Repeat, exactly and in full, the lines of the listing below, but without any pictures.

Stored data: Begin

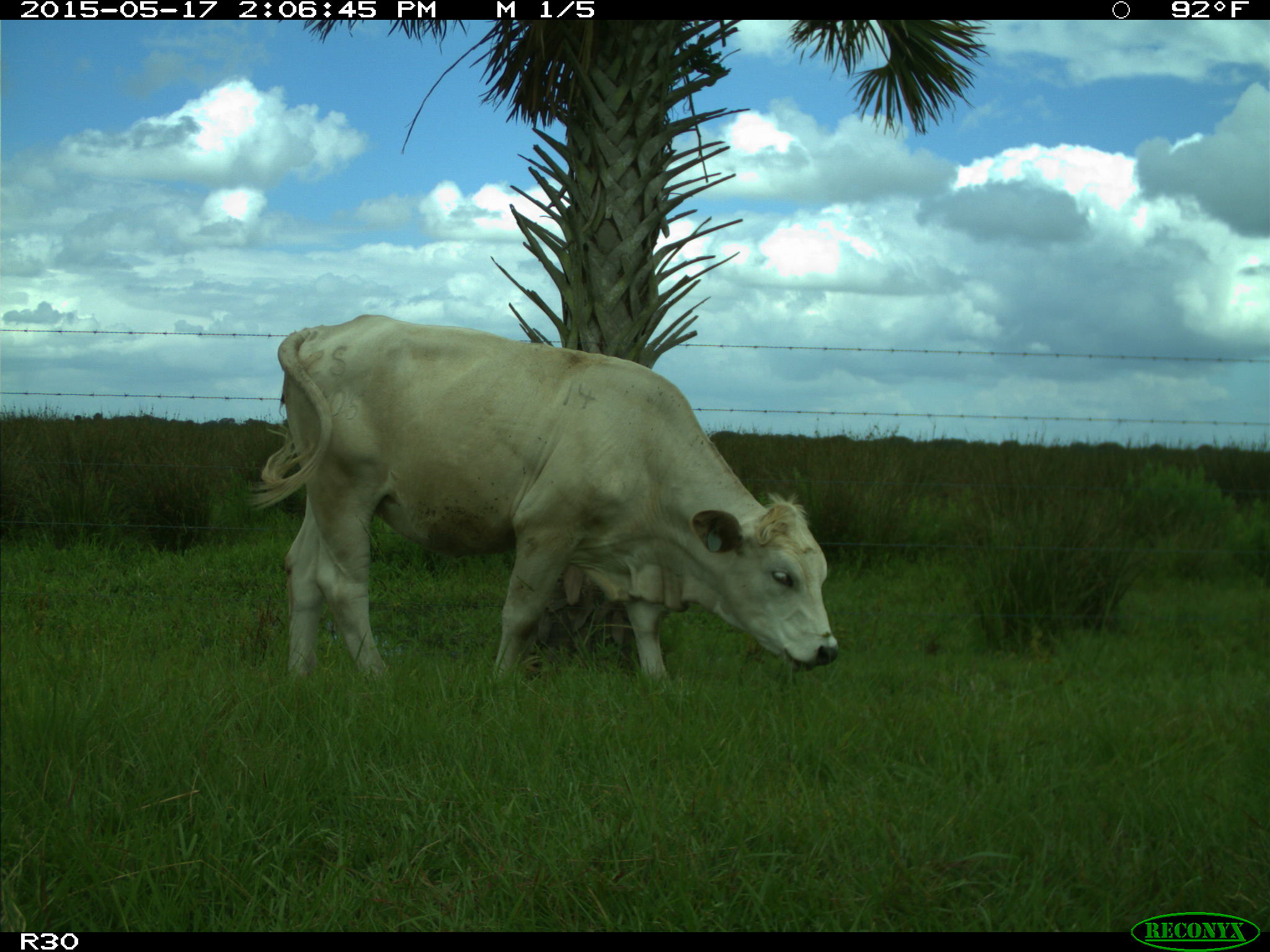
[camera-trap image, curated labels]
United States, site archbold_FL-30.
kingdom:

Stored data: End

* Task answer *
[camera-trap image, curated labels]
United States, site archbold_FL-30.
kingdom:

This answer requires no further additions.